GIVEN INSTRUCTION:
Count the lines in the entries below that contain the string "green", treating uppercase and lowercase as different. What is the count? Reply with the number only.

──────────

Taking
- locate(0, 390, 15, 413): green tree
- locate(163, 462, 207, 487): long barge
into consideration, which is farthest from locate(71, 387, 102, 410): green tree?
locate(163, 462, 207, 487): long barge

──────────

CORRECT RESULT:
2